Books Beyond February
February is ending but that doesn’t mean the celebration of African American history should. After all, good books are good year round.
Plus, there’s evidence that sharing stories with children builds empathy. (Though the study’s focus was on fiction, I think that well-presented nonfiction for young children is equally powerful.)
Think of the classic story of Peter who simply enjoys The Snowy Day (Scholastic), how a boy and his grandmother travel to the Last Stop on Market Street (Putnam) to serve lunch to other people, or how a little girl fell in love with a teddy bear named Corduroy (Viking). As children read these books they’ll share Peter’s joy in a city brightened by a snowfall, CJ’s dissatisfaction at riding in a bus instead of a car, and Lisa’s satisfaction in doing something nice for someone she loves.
Each of the characters in these picture books is a child of color. No mention of their background is needed as their experiences are universal. Informational books can evoke emotions, too, perhaps even more so; after all, they’re “real”.
Any child who has ever been stung through rejection or unkind words will empathize with young Martin who felt bad about the signs that read “White Only” but comforted by his mother’s assurance that, “You are as good as anyone.” Martin’s Big Words (Hyperion) continue to resonate today.
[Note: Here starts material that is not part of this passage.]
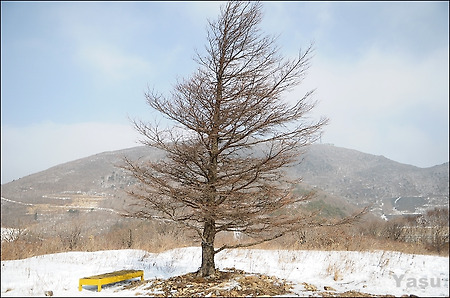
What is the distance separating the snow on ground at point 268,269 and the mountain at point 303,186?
37389 mm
Children abhor unfairness. The inability of Mildred and Richard to marry legally in their home state was patently unfair just because she was African American and he was white. It took a Supreme Court decision to make interracial marriage legal, brought forward in The Case for Loving (Scholastic). The Lovings achieved fairness for themselves and other interracial couples; their firm stand led to justice and freedom.
Additional material and resources are widely available, good in February and beyond. The empathy our children develop is sure to help them thrive in an unsettled, divided world.